Gualtiero Sigismondi,
vescovo di Orvieto-Todi
Festa del Santuario
Collevalenza - 25 settembre 2022
Dio, ricco di misericordia": questa è l’acclamazione con la quale l’autore della Lettera gli Efesini confessa che Dio, "per il grande amore con il quale ci ha amato, da morti che eravamo per le colpe, ci ha fatto rivivere con Cristo" (Ef 2,4-5).
Il termine "misericordia" è composto da due parole, "miseria" e "cuore", riferite, rispettivamente, all’uomo e a Dio. Il cuore di Dio batte forte "per noi uomini e per la nostra salvezza": "Egli manifesta la sua onnipotenza soprattutto con la misericordia e il perdono". "La misericordia è saperci amati nella nostra miseria. Non si può capire la misericordia – avverte Papa Francesco – se non si capisce la propria miseria (…). Con la misericordia di Dio può parlare soltanto la nostra miseria. Se qualcuno di noi pensa di arrivare alla misericordia per un altro cammino, che non sia la propria miseria, ha sbagliato strada (…). Misericordia è l’esperienza di sentirci accolti, rimessi in piedi, rafforzati, guariti, incoraggiati. Essere perdonati è sperimentare qui e ora ciò che più si avvicina alla Risurrezione. Il perdono è passare dalla morte alla vita, dall’esperienza dell’angoscia e della colpa a quella della libertà e della gioia (…). Nella propria miseria sempre troveremo una luce che è la strada per andare al Signore: è Lui che fa la luce nella miseria. Può custodire la bellezza della misericordia chi è consapevole della propria miseria".
Fratelli e
sorelle carissimi, la miseria appartiene alla debolezza della natura umana.
Guai a rimanere imprigionati nello scandalo dei nostri limiti, che spesso
impedisce di guardare la vita come una continua possibilità di ripartenza.
Quante volte abbiamo osato pensare che non avremmo ripetuto gli errori
commessi e ci siamo poi ritrovati a fare i conti con quello che la nostra
presunzione ci aveva illuso di dominare? Come sarebbe invece più liberante
e, dunque, più umano prendere atto con sano realismo dei nostri limiti e
disporre il cuore ad accogliere la misericordia che Dio è sempre pronto a
concederci se solo volgiamo a Lui il nostro sguardo, se riconosciamo che di
Lui non possiamo fare a meno e che soltanto dalla forza rigeneratrice del
perdono può venire l’energia per rialzarci dopo ogni caduta e ripartire.
L’ultima parola della nostra esistenza non è una sentenza di condanna ma un
abbraccio d’amore.

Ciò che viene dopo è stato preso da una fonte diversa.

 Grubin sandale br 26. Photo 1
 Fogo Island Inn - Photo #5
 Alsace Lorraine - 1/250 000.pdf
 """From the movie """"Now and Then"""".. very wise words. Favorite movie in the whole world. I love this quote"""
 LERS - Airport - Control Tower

L’uomo, per quanto possa voltare le spalle a Dio, non può
cancellare l’impronta del dito della Sua mano, che
l’ha plasmato "a Sua immagine e somiglianza" (cf. Gen 1,26). Tutti
noi siamo, per così dire, "firmati" da Dio, "tatuati" da Lui: il "tau" della
Sua croce, scritto con il suo preziosissimo Sangue, chi può cancellarlo?

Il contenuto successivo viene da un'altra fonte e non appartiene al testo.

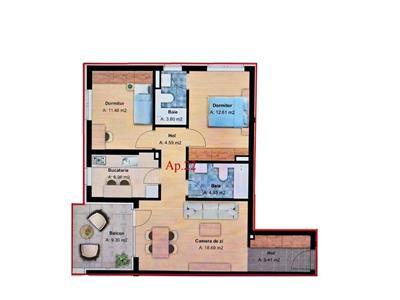 Apartament 3 camere, cartier Andrei Muresanu, zona Grand Hotel Italia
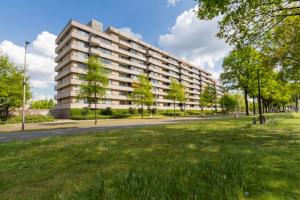 Bekijk appartement te huur in Eindhoven Amundsenlaan, € 1300, 70m2 - 362280. Geïnteresseerd? Bekijk dan deze appartement en laat een bericht achter!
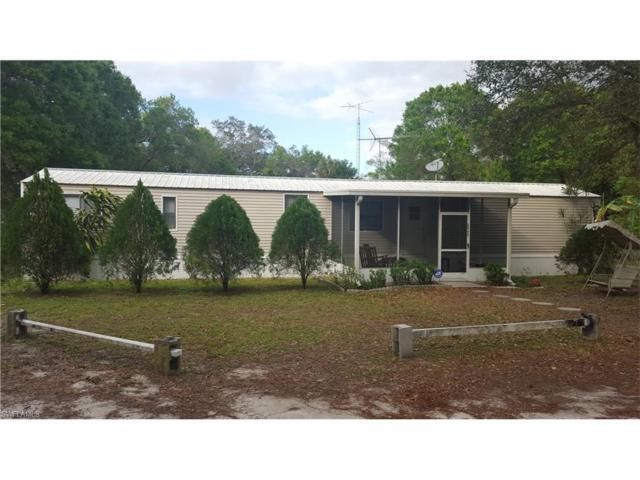 590 Oak Ave, Labelle, FL 33935 (MLS #217063598) :: The New Home Spot, Inc.
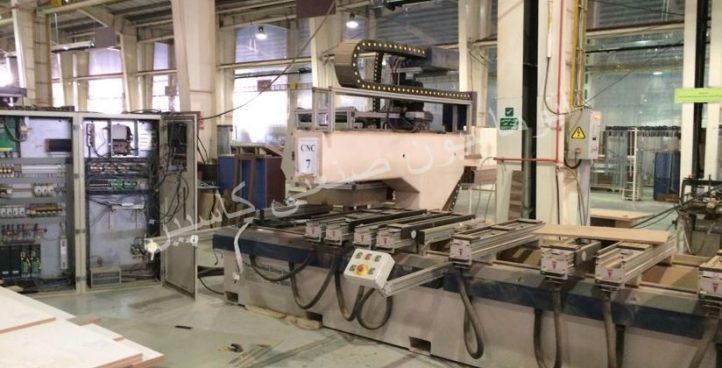 پروژه راه اندازی CNC چوب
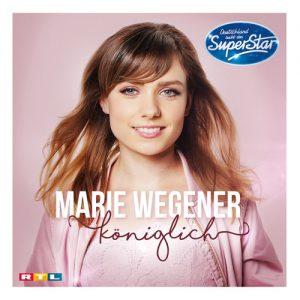 """Marie Wegener """"Königlich"""""""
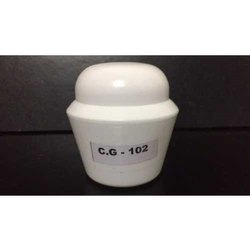 50 gm Plastic Cream Jar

Fratelli e sorelle carissimi, la misericordia non è una qualità tra le altre di Dio, ma il palpito del suo stesso cuore. La divina misericordia non cambia i connotati del peccato – il bene è bene e il male è male -, ma lo brucia in un fuoco d’amore. L’azione misericordiosa di Dio precede il pentimento dell’uomo. La misericordia ha sempre la precedenza sul pentimento, massima espressione della nostra libertà: il primo passo è sempre quello di Dio; il primo sguardo benedicente è sempre il Suo. L’uomo, quando dialoga con Dio, non può rinunciare a fare appello al Suo amore, osando dire: "Ricordati di noi, Signore, nella tua misericordia". Anche nel verbo "ricordare" è iscritto lo stesso termine, "cuore", custodito nella parola "misericordia". Il cuore di Dio è quello "mite e umile" del Figlio Suo (cf. Mt 11,29): mitezza e umiltà sono la sistole e la diastole del Suo amore misericordioso, che vuole aver bisogno del nostro cuore "contrito e umiliato".
Mitezza e umiltà impregnano le risposte che Gesù dà a Pilato nell’interrogatorio che precede la condanna a morte (cf. Gv 18,33-38.19,12-16).

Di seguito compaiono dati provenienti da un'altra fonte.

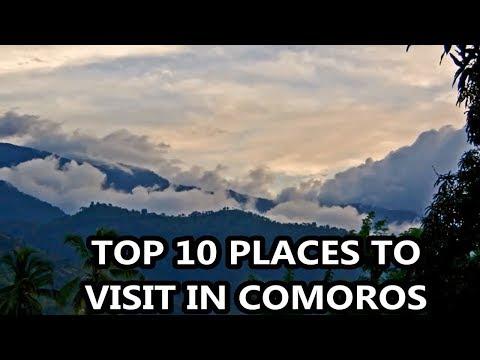 Best Places To Visit - COMOROS | Travel & Tourism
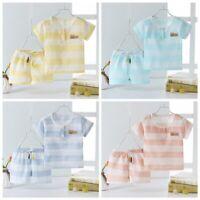 Toddler Kids Baby Boy Girl Summer Outfits Clothes T-shirt + Short Pants 2PCS set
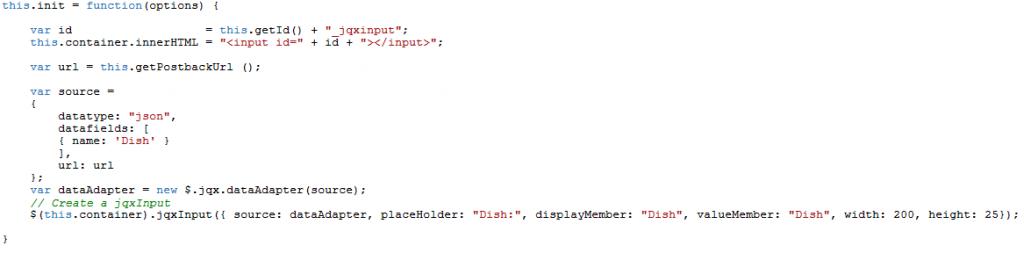 init_input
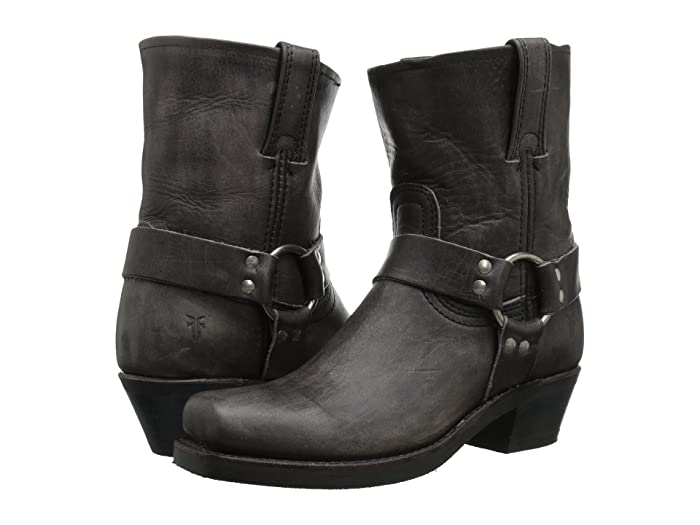 Frye  Harness 8R (Smoke Washed Oiled Vintage) Womens Pull-on Boots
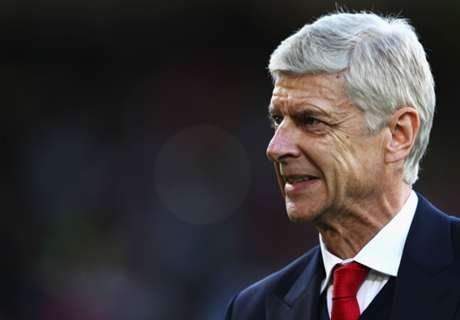Wenger: 82 points could win PL title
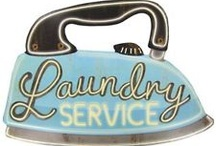 Supreme Laundry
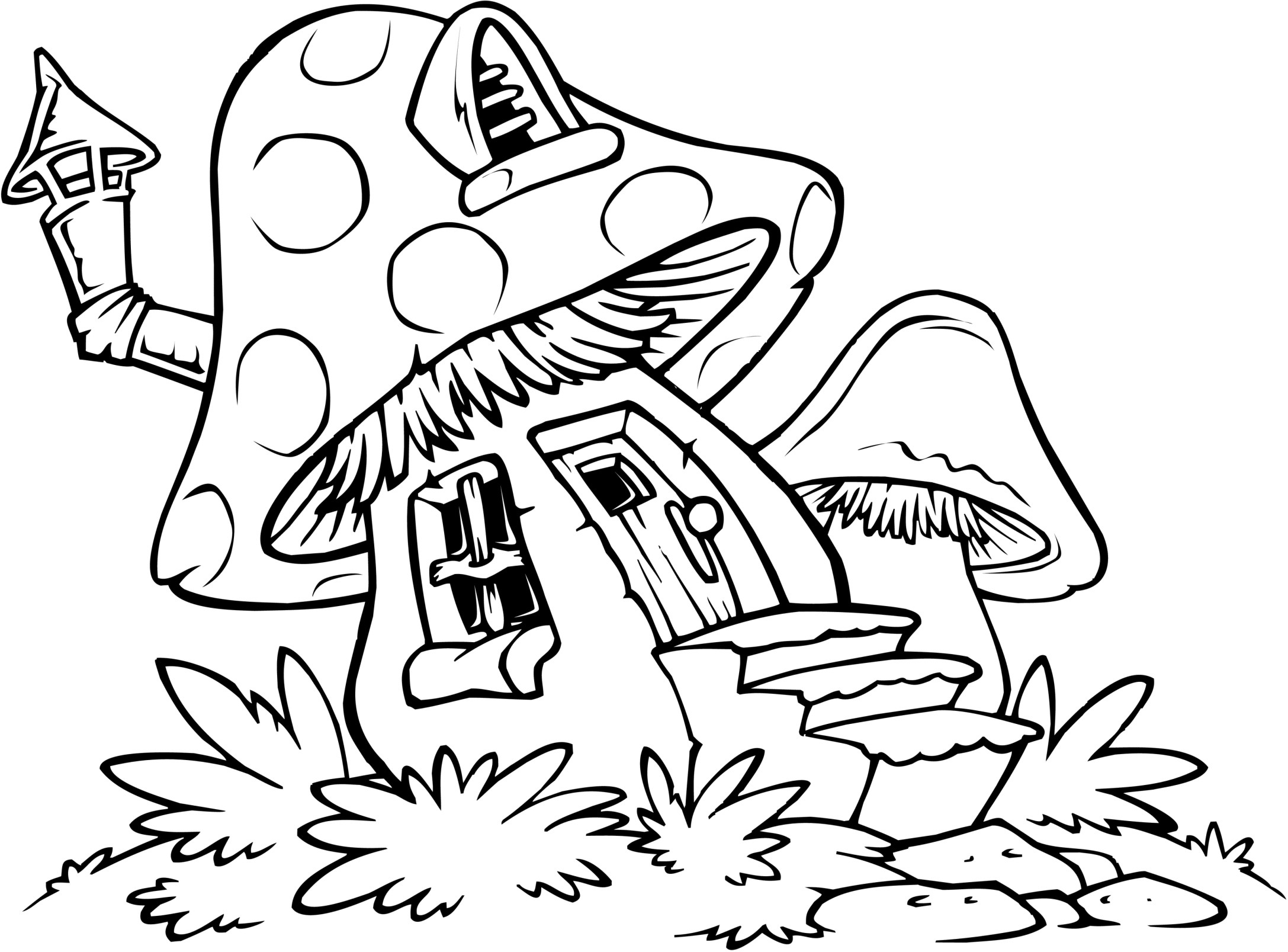 Res: 2175x1607, Terrific Full House Coloring Pages Gingerbread With Wallpapers Laptop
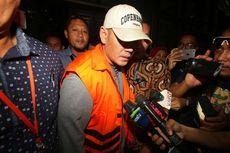 MA Sunat Hukuman Fahmi Darmawansyah, Pemberian Mobil Dinilai karena Kedermawanan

Pilato è stretto tra l’incudine della voce della sua coscienza e il martello dell’urlo della folla: tenta di placare la folla sedando la propria coscienza, ma invano. "Che cos’è la verità?" (Gv 18,38): nel porre questa domanda, Pilato non dà a Gesù il tempo di rispondere, ma esce di nuovo verso i giudei nel disperato tentativo di non consegnarlo alle loro mani inique. Con questo gesto, una sorta di appello, egli cerca, inutilmente, di abbassare non solo il chiasso della folla, ma anche il tono della sua coscienza, che non gli concede di preferire Cesare a Dio. Il profondo silenzio con cui Gesù si lascia consegnare nelle mani dei giudei costituisce la "colonna sonora" della divina misericordia. Il volto di Gesù, che illumina il Crocefisso custodito in questo santuario, ci esorta alla confidenza e alla fiducia, ci guarda serenamente e ci accoglie, attraendoci nell’abbraccio di Dio, Padre misericordioso.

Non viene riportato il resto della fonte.